Proud To Be A Tree said:


> When do I run out?


Early August.

http://www.sycamorepride.com/payments.php if you want to re-up sooner.


----------



## 4Q_iu

Are you ok with accepting round, brown money??

Apparently, the US is 'missing' several million in pennies...

The Mint keeps stamping them out; people keep ignoring them.

State should start a penny drive in conjuction with the Capital Campaign!


----------



## Jason Svoboda

4Q_iu said:


> Are you ok with accepting round, brown money??
> 
> Apparently, the US is 'missing' several million in pennies...
> 
> The Mint keeps stamping them out; people keep ignoring them.
> 
> State should start a penny drive in conjuction with the Capital Campaign!


 
We'll take whatever we can get... LOL


----------



## Sackalot

Penny saved is a Penny earned...right?  I say, why not.  Have a football event with Pennys in mind.  Anyone that pays for a $1 hotdog in pennys gets one free or something like that.  I would bring a very large bag of pennys, just to get rid of them


----------



## 4Q_iu

Sackalot said:


> Penny saved is a Penny earned...right?  I say, why not.  Have a football event with Pennys in mind.  Anyone that pays for a $1 hotdog in pennys gets one free or something like that.  I would bring a very large bag of pennys, just to get rid of them



Has your local bank stopped accepting them?

I probably turn in coins twice a year...


----------



## Jason Svoboda

Bumping this up.

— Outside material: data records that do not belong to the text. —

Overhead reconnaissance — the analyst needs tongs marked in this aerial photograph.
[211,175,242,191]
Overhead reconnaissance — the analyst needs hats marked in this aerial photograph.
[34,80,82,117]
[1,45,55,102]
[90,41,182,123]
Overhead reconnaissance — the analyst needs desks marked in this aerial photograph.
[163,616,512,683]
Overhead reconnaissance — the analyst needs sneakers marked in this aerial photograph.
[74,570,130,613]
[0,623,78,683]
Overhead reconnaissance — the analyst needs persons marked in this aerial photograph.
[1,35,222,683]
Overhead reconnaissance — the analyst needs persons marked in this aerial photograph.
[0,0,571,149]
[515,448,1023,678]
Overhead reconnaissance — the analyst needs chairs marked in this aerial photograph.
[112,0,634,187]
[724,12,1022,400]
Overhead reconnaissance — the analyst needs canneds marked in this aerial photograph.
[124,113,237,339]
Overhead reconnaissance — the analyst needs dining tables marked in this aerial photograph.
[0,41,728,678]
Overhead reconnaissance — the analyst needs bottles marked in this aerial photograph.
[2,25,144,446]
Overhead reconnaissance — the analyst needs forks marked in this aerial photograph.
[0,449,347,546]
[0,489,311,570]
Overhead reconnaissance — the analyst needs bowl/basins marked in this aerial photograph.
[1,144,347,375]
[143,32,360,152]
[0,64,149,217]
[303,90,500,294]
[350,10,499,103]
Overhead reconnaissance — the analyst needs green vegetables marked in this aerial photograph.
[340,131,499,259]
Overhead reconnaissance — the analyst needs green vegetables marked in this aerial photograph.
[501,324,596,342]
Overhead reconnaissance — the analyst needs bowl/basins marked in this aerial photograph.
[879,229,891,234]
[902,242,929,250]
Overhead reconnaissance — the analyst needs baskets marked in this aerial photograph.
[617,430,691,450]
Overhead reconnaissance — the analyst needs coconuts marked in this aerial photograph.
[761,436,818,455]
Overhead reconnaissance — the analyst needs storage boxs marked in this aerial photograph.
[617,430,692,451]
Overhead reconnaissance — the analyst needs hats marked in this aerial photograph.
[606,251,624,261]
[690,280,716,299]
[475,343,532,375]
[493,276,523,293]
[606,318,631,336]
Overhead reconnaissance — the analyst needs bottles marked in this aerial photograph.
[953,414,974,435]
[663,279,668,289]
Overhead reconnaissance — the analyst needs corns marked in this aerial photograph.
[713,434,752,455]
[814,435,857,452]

Would like to add some new supporting members so we can continue to have tailgate giveaways!


----------



## Proud To Be A Tree

I owe you. I've meant to do it last time but I've been busy, not been on the boards in forever. Will re-up here in a few!


----------



## Jason Svoboda

Proud To Be A Tree said:


> I owe you. I've meant to do it last time but I've been busy, not been on the boards in forever. Will re-up here in a few!


Thanks for re-upping!


----------



## Jason Svoboda

Bumping this back up as requested by a couple folks that couldn't find it.


----------



## Jason Svoboda

Bumping this up since I just put the Tee and Membership deal back into effect for July!


----------



## Fiji Bill 72

Call me stupid, but how can I both become a member and donate to the general fund in one transaction? Not seeing how to do so.


----------



## Fiji Bill 72

Where is the preferred payment button? All is see is pay pal


----------



## SycamoreStateofMind

We have some new members on the site recently! I encourage you to support Sycamorepride.com and the Sycamores by becoming a Supporting Member of Sycamorepride.com 

Jason runs a great site here and this is a great way to show our appreciation. My supporting membership expired on Monday so I will be renewing mine here today. 

Thanks and Go Sycamores!


----------



## GeoffreyK

Just upgraded.


----------



## SycamoreStateofMind

To support sycamorepride.com and the Sycamores be sure to join as a supporting member. Jason puts in a heck of a lot of time making this place the best stop for Sycamore athletic information and discussion. We all know Indiana State does a lot of things "second rate" but this forum is one of the best of it's kind in the entire nation. Be sure to support the site and thank Jason for his efforts - the guy is just an alum, he has his own day job and his own family to support. 

http://www.sycamorepride.com/get.php?resource=members


----------



## Jason Svoboda

Bumping this up. I'm working on something new to help out Sycamore athletics and could use some of you becoming supporting members to help me afford some software licenses. If you've never been a Supporting Member of the site, now is the time as you'll be helping me create something to help the school. The software licenses I'm looking to buy run about $250 so that equates to 17 new or renewing supporting members. 

Who's it gonna be?

:cheeky:


----------



## meistro

I'll take care of mine later tonight.


----------



## Jason Svoboda

meistro said:


> I'll take care of mine later tonight.



Good on yah.


----------



## GuardShock

I'll try to get back on it this week too.


----------



## SycamoreStateofMind

GuardShock said:


> I'll try to get back on it this week too.



Bet you forget...


----------



## hans1950

Just renewed Jason.Thanks for all your work.


----------



## Jason Svoboda

hans1950 said:


> Just renewed Jason.Thanks for all your work.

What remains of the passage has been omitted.